Custom Models with MMM components#
The underlying components used in the MMM
class provide flexibility to build other, custom models. With a little knowledge of PyMC
and how to customize these PyMC-Marketing
components, a lot of different use-cases can be covered.
This notebook is not an introduction but rather an advance example for those trying to understand the PyMC-Marketing
internals for flexibility for custom use-cases.
Overview#
This notebook will cover the currently exposed model components from the PyMC-Marketing API. At the moment, this includes:
media transformations
adstock: how today’s media has an effect in the future
saturation: the diminishing returns for media
recurring seasonality
For each of these, the flexibility and customization will be showcased and combined together in a toy model with with PyMC
directly.
Setup#
from functools import partial
import arviz as az
import matplotlib.pyplot as plt
import numpy as np
import pandas as pd
import pymc as pm
import xarray as xr
from pymc_marketing import mmm
from pymc_marketing.mmm.plot import plot_curve
from pymc_marketing.prior import Prior
az.style.use("arviz-darkgrid")
plt.rcParams["figure.figsize"] = [12, 7]
plt.rcParams["figure.dpi"] = 100
%config InlineBackend.figure_format = "retina"

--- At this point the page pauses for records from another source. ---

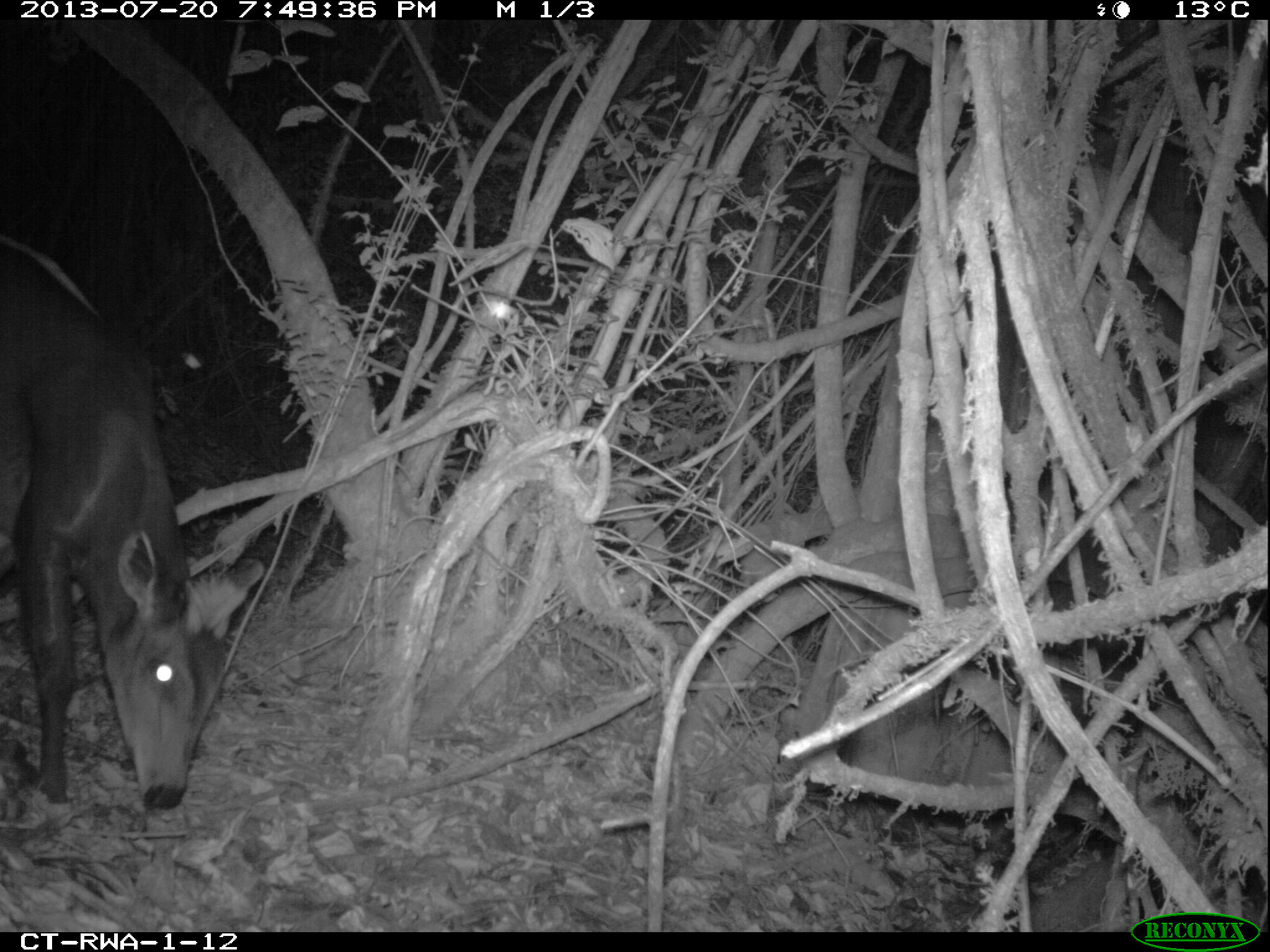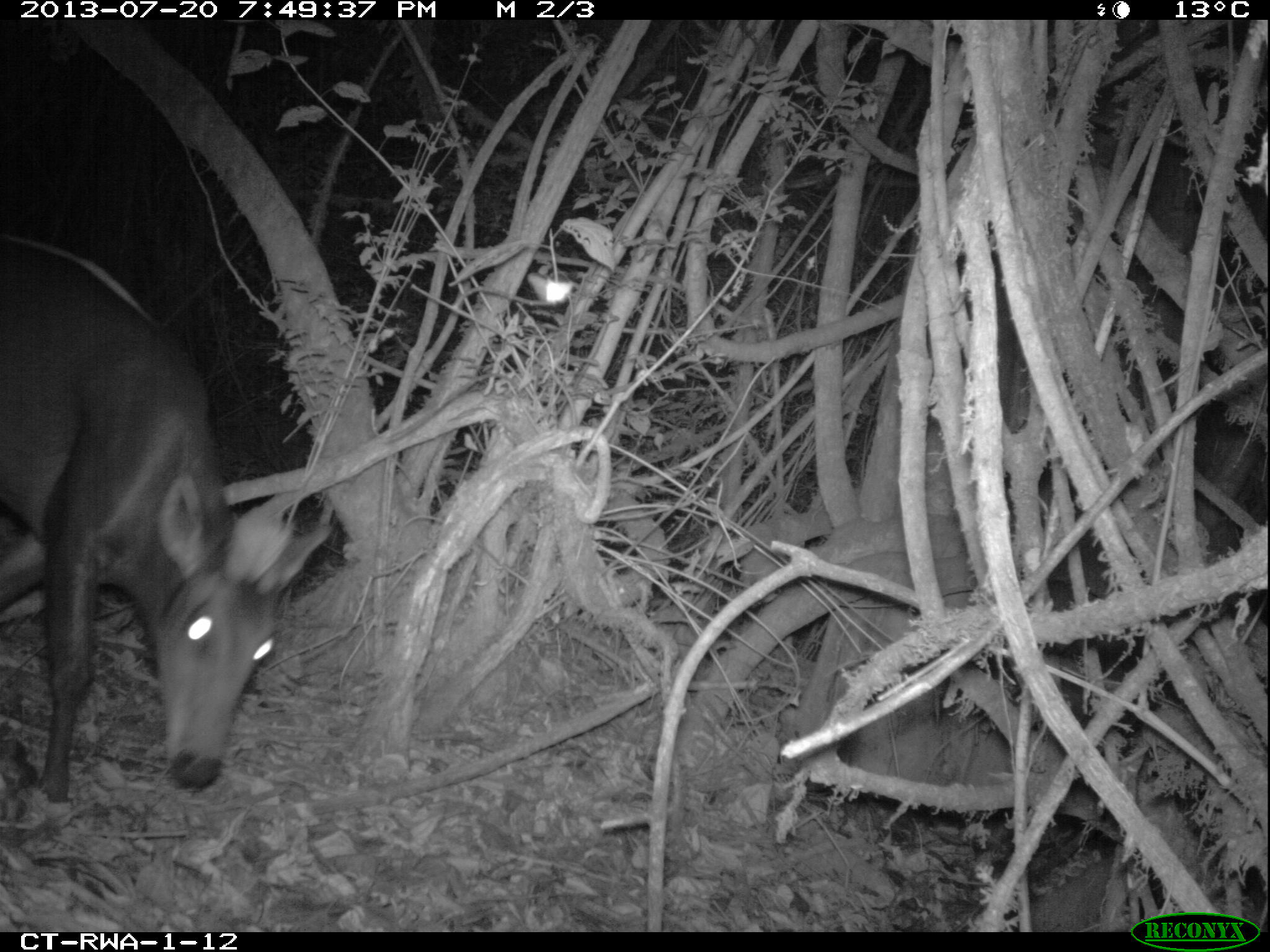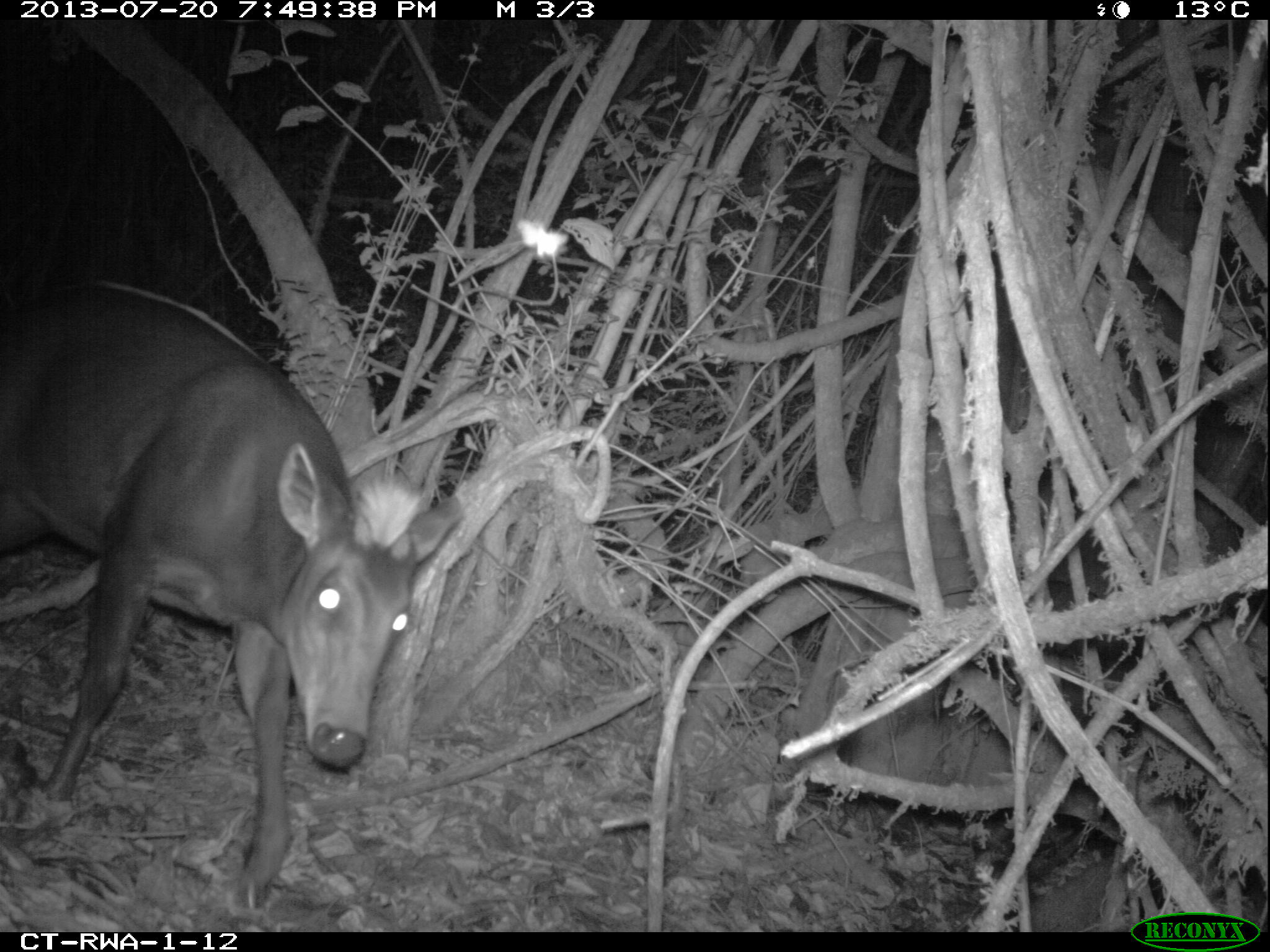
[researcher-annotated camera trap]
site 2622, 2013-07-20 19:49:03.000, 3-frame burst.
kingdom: Animalia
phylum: Chordata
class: Mammalia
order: Artiodactyla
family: Bovidae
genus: Cephalophus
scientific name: Cephalophus silvicultor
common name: light-backed duiker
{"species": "Cephalophus silvicultor (light-backed duiker)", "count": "1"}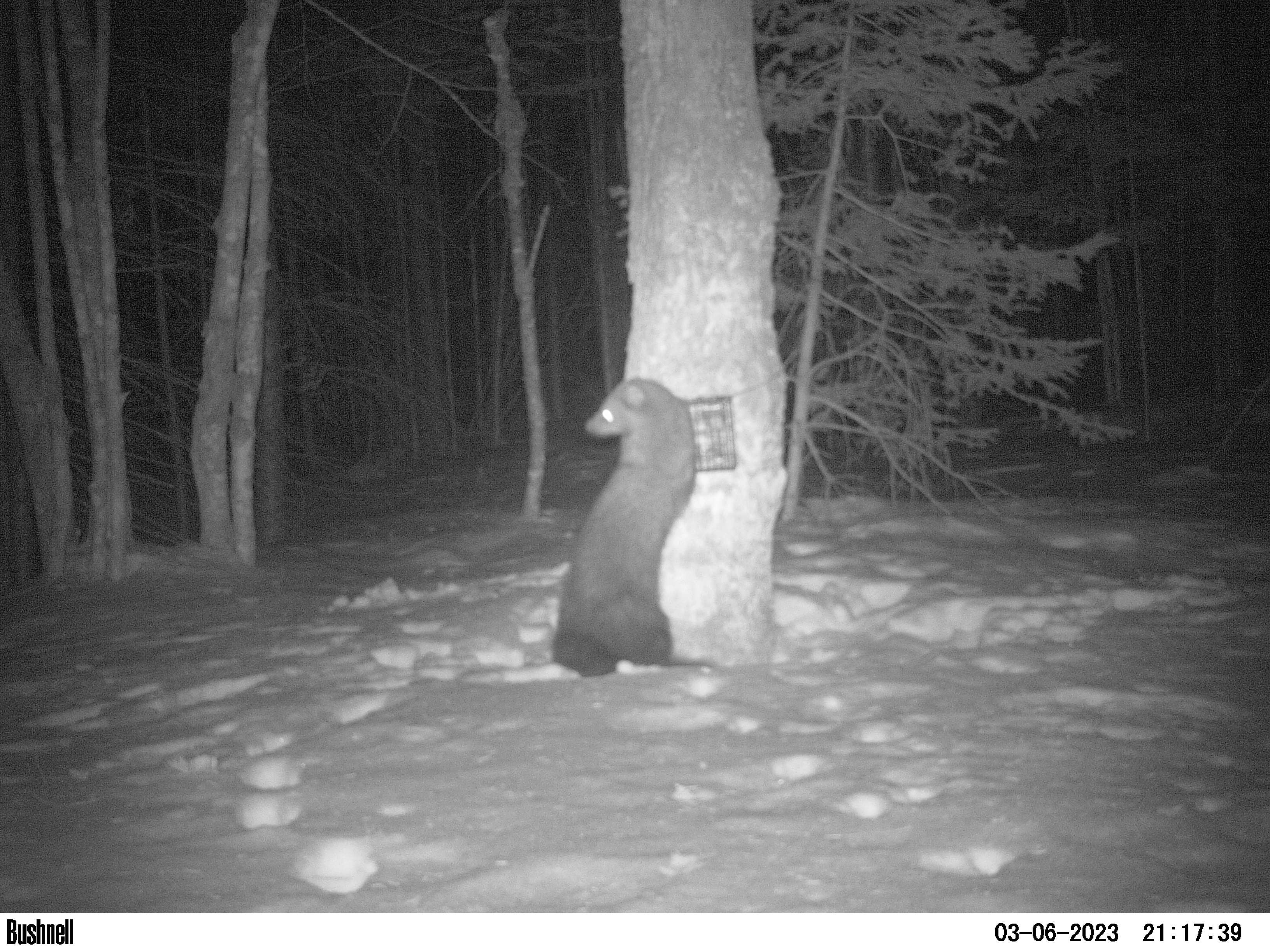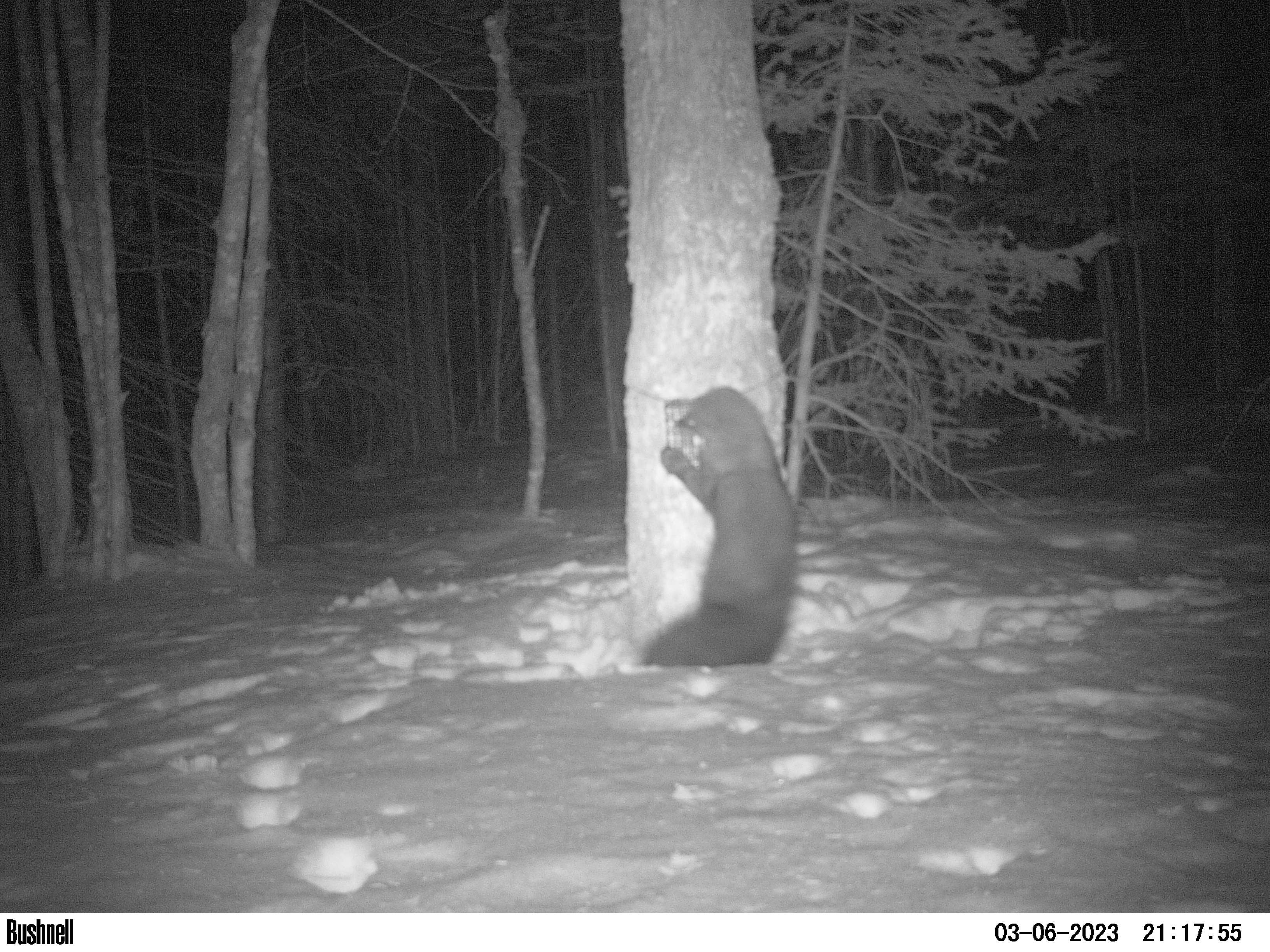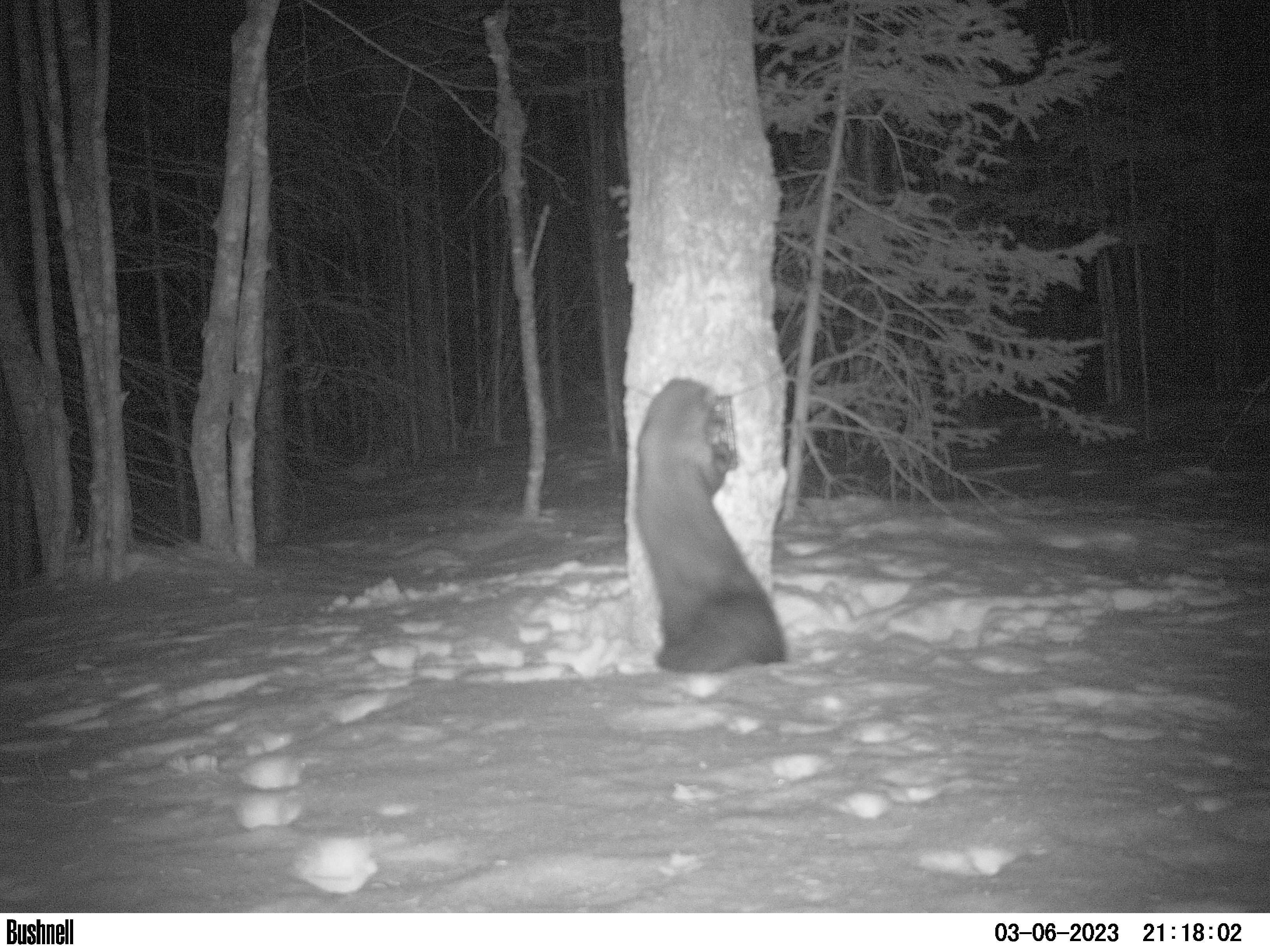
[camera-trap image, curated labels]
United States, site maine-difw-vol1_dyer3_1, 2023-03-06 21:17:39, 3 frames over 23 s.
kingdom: Animalia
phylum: Chordata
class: Mammalia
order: Carnivora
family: Mustelidae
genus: Pekania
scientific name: Pekania pennanti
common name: fisher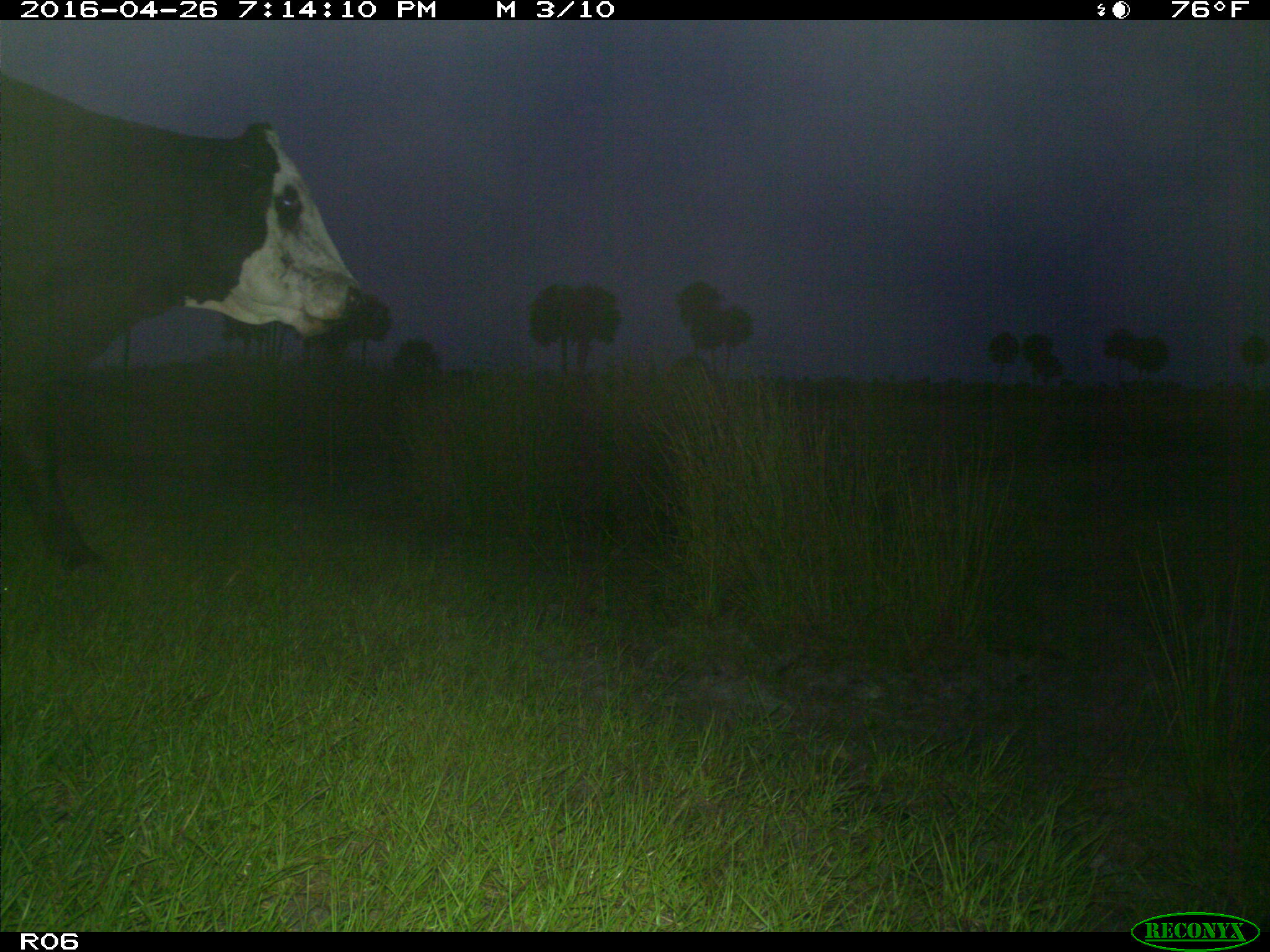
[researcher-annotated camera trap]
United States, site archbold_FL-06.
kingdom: Animalia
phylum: Chordata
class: Mammalia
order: Artiodactyla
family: Bovidae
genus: Bos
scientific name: Bos taurus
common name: domestic cow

seed = sum(map(ord, "PyMC-Marketing provides flexible model components"))
rng = np.random.default_rng(seed)
draw = partial(pm.draw, random_seed=rng)
Media Transformations#
There are classes for each of the adstock and saturation transformations. They can be imported from the pymc_marketing.mmm
module.
saturation = mmm.MichaelisMentenSaturation()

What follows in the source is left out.